We used the ratings dataset to train our model.

a) Splitting the dataset into train and test set (80-20 split ratio)

b) The Neural Network architecture we’re going to create will have two input embedding layers. The first embedding layer accepts the books, and the second the users. These two embeddings are trained separately and then combined together before being passed to a dense layer.

c) Stored the number of unique books and unique users in two seperate variables.

d) Built the embedding layers for both books and users

#Embedding layer for books
books_input = Input(shape=[1])#1st Input Layer
embedding_layer_books = Embedding(book_id + 1,10)(books_input)#Embedding layer
embedding_output_books = Flatten()(embedding_layer_books)#Embedding layer output

#Embedding layer for users
users_input = Input(shape=[1])#1st Input Layer
embedding_layer_users = Embedding(user_id + 1,10)(users_input)#Embedding layer
embedding_output_users = Flatten()(embedding_layer_users)#Embedding layer output

e)Joined the two layers using tf.keras.Concatenate() and added a Dense layer on top of that with 128 neurons and a dropout layer with a dropout rate of 0.5, used Rectified linear unit as activation function. Then used the tensorflow Model class to create a single model from our defined architecture. This model is expecting two input arrays (books and users).

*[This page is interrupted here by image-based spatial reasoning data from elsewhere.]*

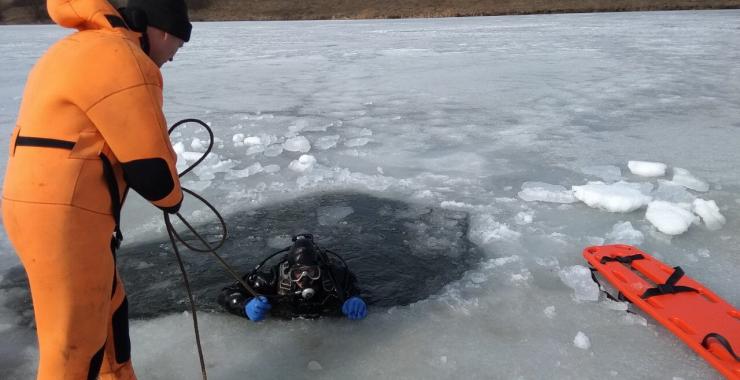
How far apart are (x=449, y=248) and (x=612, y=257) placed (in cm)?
89

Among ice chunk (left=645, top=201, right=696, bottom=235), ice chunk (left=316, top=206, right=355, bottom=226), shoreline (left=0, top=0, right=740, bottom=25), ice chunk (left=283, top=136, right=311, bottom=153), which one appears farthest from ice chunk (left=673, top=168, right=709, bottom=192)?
shoreline (left=0, top=0, right=740, bottom=25)

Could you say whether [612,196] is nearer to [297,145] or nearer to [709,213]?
[709,213]

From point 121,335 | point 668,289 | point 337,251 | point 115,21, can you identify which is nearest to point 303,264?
point 337,251

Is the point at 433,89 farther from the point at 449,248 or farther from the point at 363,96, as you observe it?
the point at 449,248

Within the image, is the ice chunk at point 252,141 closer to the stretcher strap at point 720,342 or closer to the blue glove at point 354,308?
the blue glove at point 354,308

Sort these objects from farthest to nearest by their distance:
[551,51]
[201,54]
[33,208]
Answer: [201,54] → [551,51] → [33,208]

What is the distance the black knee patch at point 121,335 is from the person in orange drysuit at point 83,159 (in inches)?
7.9

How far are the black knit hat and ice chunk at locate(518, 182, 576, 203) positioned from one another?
2826 mm

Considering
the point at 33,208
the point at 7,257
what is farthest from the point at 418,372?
the point at 7,257

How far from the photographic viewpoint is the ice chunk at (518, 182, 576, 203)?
3.79 m

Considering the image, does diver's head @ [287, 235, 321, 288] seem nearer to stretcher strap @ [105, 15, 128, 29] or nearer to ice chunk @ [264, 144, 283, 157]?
stretcher strap @ [105, 15, 128, 29]

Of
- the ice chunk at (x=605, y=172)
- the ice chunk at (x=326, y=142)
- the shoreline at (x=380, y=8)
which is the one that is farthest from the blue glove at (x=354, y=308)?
the shoreline at (x=380, y=8)

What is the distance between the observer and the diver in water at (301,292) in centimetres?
250

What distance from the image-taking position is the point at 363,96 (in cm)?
756
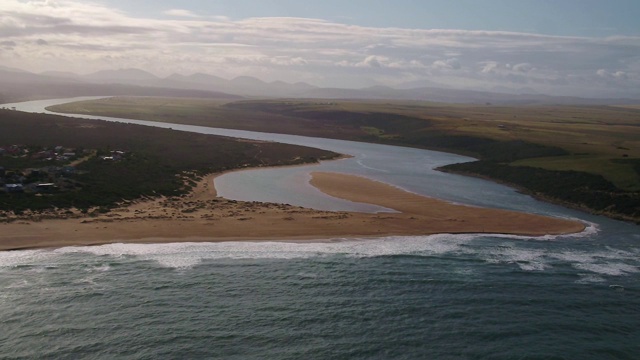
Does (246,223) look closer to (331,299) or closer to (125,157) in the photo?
(331,299)

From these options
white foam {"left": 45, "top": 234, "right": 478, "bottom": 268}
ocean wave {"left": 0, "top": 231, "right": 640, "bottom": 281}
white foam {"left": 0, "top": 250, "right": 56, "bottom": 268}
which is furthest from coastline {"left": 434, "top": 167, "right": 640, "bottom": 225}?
white foam {"left": 0, "top": 250, "right": 56, "bottom": 268}

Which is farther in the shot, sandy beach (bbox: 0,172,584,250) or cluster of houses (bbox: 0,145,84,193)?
cluster of houses (bbox: 0,145,84,193)

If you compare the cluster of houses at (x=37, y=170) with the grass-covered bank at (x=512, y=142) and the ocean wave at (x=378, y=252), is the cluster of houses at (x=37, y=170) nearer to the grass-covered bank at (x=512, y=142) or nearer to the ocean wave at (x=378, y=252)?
the ocean wave at (x=378, y=252)

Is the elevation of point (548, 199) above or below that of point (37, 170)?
below

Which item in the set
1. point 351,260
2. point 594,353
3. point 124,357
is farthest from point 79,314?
point 594,353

#Concatination and Dense layer

joining_layer = Concatenate()([embedding_output_books, embedding_output_users])
hidden_layer_1 = Dense(128, activation='relu')(joining_layer)
hidden_layer_1 = Dropout(0.5)(hidden_layer_1)

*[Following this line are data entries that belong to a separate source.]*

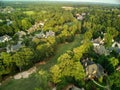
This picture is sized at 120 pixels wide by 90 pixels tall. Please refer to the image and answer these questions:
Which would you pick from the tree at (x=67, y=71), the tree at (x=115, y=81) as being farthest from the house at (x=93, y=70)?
the tree at (x=115, y=81)


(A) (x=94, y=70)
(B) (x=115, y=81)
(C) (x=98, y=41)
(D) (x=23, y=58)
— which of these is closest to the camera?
(B) (x=115, y=81)

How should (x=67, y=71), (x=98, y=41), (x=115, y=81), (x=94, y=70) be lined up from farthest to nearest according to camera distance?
1. (x=98, y=41)
2. (x=94, y=70)
3. (x=67, y=71)
4. (x=115, y=81)

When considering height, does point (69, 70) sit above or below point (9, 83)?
above

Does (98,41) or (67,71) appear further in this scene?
(98,41)

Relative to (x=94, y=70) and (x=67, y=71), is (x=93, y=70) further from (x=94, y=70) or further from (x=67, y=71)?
(x=67, y=71)

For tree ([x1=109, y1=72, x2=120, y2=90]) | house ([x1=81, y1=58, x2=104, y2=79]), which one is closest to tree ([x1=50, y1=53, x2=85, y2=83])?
house ([x1=81, y1=58, x2=104, y2=79])

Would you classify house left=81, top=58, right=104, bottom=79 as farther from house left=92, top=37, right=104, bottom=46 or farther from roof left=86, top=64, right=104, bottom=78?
house left=92, top=37, right=104, bottom=46

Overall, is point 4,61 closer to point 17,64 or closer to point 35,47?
point 17,64

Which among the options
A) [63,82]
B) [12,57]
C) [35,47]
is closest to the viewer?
[63,82]

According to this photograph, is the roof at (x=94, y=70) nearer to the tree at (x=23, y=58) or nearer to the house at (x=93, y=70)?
the house at (x=93, y=70)

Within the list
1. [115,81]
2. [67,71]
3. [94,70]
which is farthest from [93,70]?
[115,81]


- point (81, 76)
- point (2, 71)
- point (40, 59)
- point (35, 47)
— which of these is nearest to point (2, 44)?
point (35, 47)
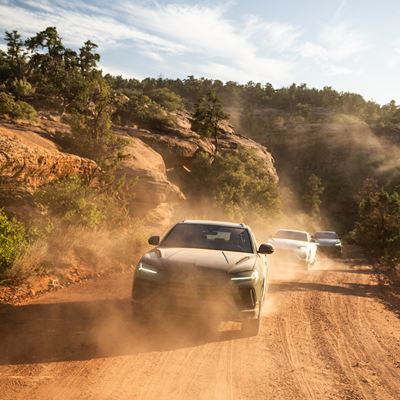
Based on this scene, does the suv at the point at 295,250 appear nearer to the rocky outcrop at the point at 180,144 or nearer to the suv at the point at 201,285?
the suv at the point at 201,285

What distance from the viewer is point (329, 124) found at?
86875 mm

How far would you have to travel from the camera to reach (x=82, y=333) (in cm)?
577

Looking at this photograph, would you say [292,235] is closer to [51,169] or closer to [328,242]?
[328,242]

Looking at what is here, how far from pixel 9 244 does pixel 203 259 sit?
4.00 m

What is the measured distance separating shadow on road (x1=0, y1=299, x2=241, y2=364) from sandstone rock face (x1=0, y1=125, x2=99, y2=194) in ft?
18.0

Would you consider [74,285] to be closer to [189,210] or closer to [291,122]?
[189,210]

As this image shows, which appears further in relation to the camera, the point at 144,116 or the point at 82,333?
the point at 144,116

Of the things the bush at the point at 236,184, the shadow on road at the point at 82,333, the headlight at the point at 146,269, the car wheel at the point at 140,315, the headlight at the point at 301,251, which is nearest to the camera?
the shadow on road at the point at 82,333

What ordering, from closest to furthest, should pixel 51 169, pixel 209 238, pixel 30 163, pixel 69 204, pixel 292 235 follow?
pixel 209 238
pixel 69 204
pixel 30 163
pixel 51 169
pixel 292 235

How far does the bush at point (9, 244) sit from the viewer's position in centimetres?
770

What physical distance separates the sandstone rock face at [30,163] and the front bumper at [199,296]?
7097mm

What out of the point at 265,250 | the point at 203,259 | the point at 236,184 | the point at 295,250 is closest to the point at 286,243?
the point at 295,250


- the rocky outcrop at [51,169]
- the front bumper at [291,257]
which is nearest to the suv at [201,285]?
the rocky outcrop at [51,169]

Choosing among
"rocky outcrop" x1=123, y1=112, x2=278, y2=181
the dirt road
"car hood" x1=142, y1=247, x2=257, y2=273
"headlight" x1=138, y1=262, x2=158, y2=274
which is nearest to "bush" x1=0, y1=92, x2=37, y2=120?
"rocky outcrop" x1=123, y1=112, x2=278, y2=181
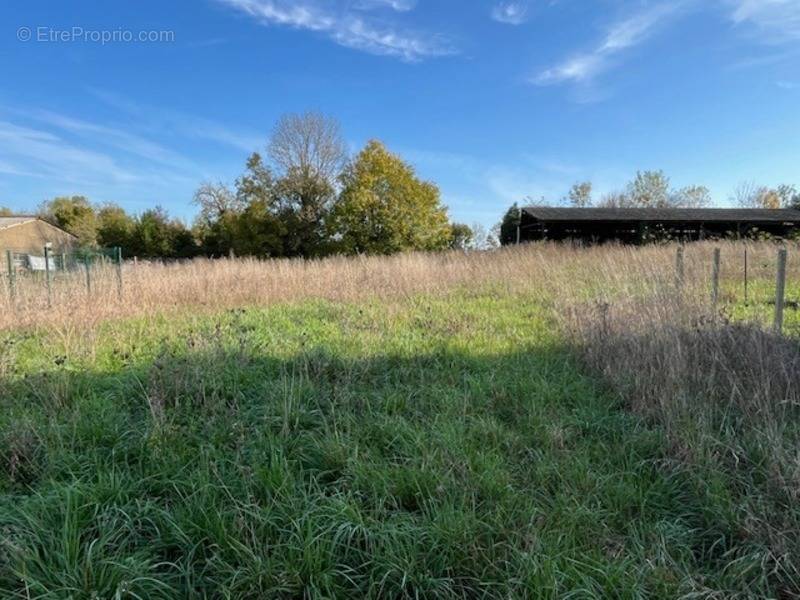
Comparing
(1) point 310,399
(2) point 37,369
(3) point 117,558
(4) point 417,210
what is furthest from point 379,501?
(4) point 417,210

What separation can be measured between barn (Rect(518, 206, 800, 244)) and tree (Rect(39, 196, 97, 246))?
117ft

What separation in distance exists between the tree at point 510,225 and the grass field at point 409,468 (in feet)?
93.0

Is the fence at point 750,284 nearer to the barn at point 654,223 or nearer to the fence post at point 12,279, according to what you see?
the fence post at point 12,279

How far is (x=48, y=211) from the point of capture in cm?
4647

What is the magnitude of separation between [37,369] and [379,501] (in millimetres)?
3670

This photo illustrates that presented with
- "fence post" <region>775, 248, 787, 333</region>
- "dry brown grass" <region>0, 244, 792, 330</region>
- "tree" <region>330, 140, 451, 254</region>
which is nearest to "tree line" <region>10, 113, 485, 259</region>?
"tree" <region>330, 140, 451, 254</region>

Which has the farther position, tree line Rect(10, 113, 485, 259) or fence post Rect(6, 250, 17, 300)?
tree line Rect(10, 113, 485, 259)

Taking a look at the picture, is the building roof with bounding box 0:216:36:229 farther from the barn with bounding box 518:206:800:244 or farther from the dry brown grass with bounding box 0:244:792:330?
the barn with bounding box 518:206:800:244

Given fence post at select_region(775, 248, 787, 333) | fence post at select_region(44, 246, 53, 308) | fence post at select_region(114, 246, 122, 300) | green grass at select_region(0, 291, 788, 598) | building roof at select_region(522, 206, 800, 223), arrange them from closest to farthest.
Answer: green grass at select_region(0, 291, 788, 598) < fence post at select_region(775, 248, 787, 333) < fence post at select_region(44, 246, 53, 308) < fence post at select_region(114, 246, 122, 300) < building roof at select_region(522, 206, 800, 223)

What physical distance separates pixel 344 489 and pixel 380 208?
76.1ft

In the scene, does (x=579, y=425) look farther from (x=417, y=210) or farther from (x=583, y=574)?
(x=417, y=210)

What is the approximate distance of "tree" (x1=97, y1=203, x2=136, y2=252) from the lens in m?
32.3

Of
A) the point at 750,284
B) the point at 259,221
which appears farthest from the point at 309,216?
the point at 750,284

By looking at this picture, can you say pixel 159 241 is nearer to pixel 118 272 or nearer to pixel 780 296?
pixel 118 272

output_layer = hidden_layer_2 = Dense(1)(hidden_layer_1)

model = tf.keras.Model([books_input, users_input], output_layer)

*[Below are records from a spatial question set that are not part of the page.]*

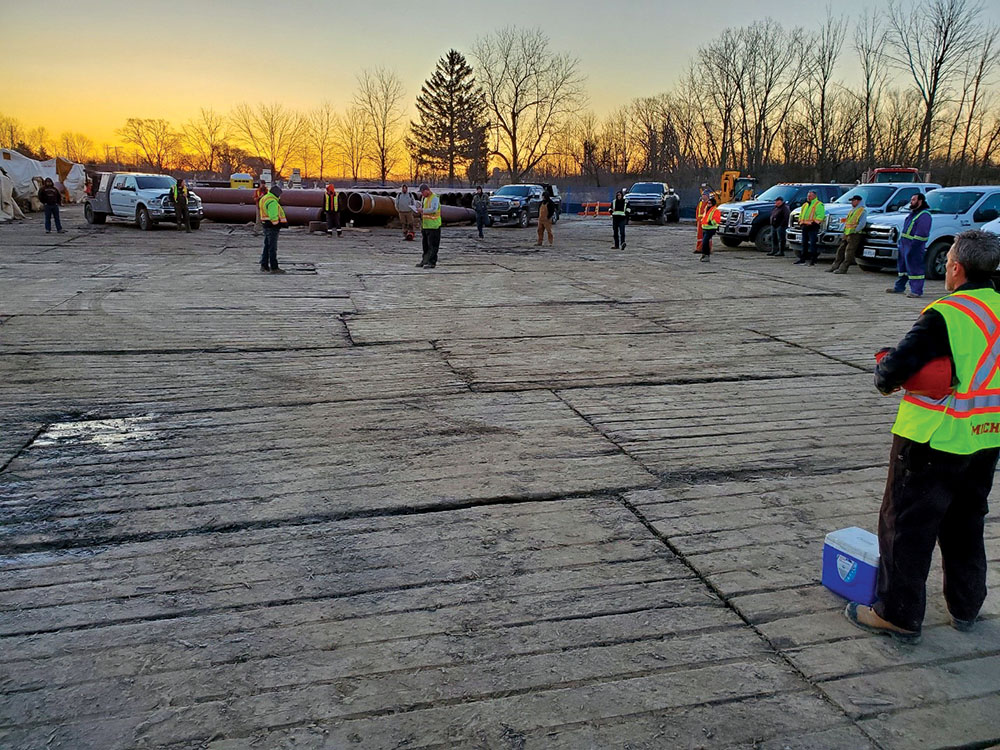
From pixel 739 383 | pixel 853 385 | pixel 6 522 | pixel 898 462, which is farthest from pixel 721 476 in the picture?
pixel 6 522

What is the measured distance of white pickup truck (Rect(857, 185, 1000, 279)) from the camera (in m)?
15.2

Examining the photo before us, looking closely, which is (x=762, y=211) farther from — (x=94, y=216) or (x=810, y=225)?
(x=94, y=216)

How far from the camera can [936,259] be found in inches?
614

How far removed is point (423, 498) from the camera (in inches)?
177

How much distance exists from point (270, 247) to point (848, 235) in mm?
12606

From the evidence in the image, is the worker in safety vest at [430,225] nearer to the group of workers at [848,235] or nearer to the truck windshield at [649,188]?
the group of workers at [848,235]

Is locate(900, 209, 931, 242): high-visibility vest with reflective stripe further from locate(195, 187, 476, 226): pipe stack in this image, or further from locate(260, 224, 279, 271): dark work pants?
locate(195, 187, 476, 226): pipe stack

f) Then compiled the model with Adam optimizer and customized the learning rate(0.001) and decay rate(1e-06). The loss function used here is Mean Squared error. Mean Squared error (MSE) is the average of the squared error that is used as the loss function for least squares regression: It is the sum, over all the data points, of the square of the difference between the predicted and actual target variables, divided by the number of data points.

g) Finally trained the model on train set and validated on the test set. Then saved the model for use in the recommendation part.

Epoch 1/15
12272/12272 [==============================] - 94s 8ms/step - loss: 1.0344 - val_loss: 0.7296
Epoch 2/15
12272/12272 [==============================] - 95s 8ms/step - loss: 0.7978 - val_loss: 0.7134
Epoch 3/15
12272/12272 [==============================] - 95s 8ms/step - loss: 0.7434 - val_loss: 0.7076
Epoch 4/15
12272/12272 [==============================] - 95s 8ms/step - loss: 0.7115 - val_loss: 0.7049
Epoch 5/15
12272/12272 [==============================] - 100s 8ms/step - loss: 0.6856 - val_loss: 0.7055

The loss curve:

4. Recommendation:

a) Loaded the model and the books and ratings dataset. The recommendations are gonna be made from the books dataset.

b) Defined a function that is expecting a parameter input ‘user_id’ which is basically a unique id for each user. The function will return a dataset containg the top 5 recommended books for that particlular user.

#Defining a function that will recommend top 5 books
def recommend(user_id):
books = pd.read_csv('books_cleaned.csv')
ratings = pd.read_csv('ratings.csv')

book_id = list(ratings.book_id.unique()) #grabbing all the unique books

book_arr = np.array(book_id) #geting all book IDs and storing them in the form of an array
user_arr = np.array([user_id for i in range(len(book_id))])
prediction = model.predict([book_arr, user_arr])

prediction = prediction.reshape(-1) #reshape to single dimension
prediction_ids = np.argsort(-prediction)[0:5]

recommended_books = pd.DataFrame(books.iloc[prediction_ids], columns = ['book_id', 'isbn', 'authors', 'title', 'average_rating' ])
print('Top 5 recommended books for you: \n')
return recommended_books

Conclusion:

Recommender systems are a powerful new technology for extracting additional value for a business from its user databases. Recommender systems benefit users by enabling them to find items they like. Conversely, they help the business by generating more sales.